GIVEN INSTRUCTION: Reproduce the lines starting at the one that contains "How much distance do point" and ending at the last line, both included.

(Data records)
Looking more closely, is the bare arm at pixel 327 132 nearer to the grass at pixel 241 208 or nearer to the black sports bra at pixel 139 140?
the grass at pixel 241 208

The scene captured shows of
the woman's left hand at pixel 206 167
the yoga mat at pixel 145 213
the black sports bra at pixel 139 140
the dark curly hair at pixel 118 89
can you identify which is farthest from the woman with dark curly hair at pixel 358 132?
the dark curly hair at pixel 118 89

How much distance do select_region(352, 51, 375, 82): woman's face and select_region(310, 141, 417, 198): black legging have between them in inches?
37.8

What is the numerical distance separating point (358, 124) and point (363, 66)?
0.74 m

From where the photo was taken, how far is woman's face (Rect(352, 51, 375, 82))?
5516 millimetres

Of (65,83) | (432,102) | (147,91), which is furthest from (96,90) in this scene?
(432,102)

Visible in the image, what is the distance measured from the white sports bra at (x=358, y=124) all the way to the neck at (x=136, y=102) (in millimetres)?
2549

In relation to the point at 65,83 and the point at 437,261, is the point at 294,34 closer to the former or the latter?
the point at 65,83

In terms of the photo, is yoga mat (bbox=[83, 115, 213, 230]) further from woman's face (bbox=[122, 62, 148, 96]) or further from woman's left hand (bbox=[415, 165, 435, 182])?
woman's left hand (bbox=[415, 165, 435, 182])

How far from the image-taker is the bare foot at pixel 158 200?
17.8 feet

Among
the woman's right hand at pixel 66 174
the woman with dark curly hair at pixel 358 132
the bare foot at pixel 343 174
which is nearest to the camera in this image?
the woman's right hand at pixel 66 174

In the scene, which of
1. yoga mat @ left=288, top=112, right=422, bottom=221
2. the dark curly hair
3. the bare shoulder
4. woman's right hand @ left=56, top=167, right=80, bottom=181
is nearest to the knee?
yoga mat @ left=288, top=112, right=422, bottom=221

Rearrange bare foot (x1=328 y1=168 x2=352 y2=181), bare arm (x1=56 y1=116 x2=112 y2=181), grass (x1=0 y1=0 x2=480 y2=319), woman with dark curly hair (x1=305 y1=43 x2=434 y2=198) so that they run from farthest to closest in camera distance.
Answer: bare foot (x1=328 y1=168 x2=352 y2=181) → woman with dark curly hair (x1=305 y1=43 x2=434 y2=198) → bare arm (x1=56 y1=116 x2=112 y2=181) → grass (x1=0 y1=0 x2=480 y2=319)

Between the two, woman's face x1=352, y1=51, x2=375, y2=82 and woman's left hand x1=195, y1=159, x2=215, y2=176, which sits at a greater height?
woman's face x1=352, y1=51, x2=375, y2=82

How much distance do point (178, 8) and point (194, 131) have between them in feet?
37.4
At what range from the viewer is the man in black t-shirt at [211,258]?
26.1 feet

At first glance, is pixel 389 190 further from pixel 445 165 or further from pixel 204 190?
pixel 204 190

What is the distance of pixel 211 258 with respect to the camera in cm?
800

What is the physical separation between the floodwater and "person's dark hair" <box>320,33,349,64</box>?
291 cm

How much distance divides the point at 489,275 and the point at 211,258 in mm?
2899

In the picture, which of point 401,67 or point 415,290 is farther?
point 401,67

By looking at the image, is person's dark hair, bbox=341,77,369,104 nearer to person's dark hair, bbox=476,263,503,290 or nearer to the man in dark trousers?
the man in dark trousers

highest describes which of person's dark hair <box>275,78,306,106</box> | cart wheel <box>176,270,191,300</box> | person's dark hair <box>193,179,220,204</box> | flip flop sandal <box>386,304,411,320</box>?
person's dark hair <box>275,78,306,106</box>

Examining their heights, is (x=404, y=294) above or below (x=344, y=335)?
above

FULL RESPONSE:
How much distance do point (178, 8) and point (194, 131) have between them in feet?
37.4
At what range from the viewer is the man in black t-shirt at [211,258]?
26.1 feet

At first glance, is pixel 389 190 further from pixel 445 165 or further from pixel 204 190?
pixel 204 190

What is the distance of pixel 211 258 with respect to the camera in cm?
800

What is the physical separation between the floodwater and "person's dark hair" <box>320,33,349,64</box>?
291 cm

How much distance divides the point at 489,275 and the point at 211,258 in mm?
2899

In the picture, which of point 401,67 or point 415,290 is farther?
point 401,67

By looking at the image, is person's dark hair, bbox=341,77,369,104 nearer to person's dark hair, bbox=476,263,503,290 or nearer to the man in dark trousers?
the man in dark trousers

highest describes which of person's dark hair <box>275,78,306,106</box> | cart wheel <box>176,270,191,300</box> | person's dark hair <box>193,179,220,204</box> | flip flop sandal <box>386,304,411,320</box>?
person's dark hair <box>275,78,306,106</box>

Examining their heights, is (x=404, y=294) above or below (x=344, y=335)?
above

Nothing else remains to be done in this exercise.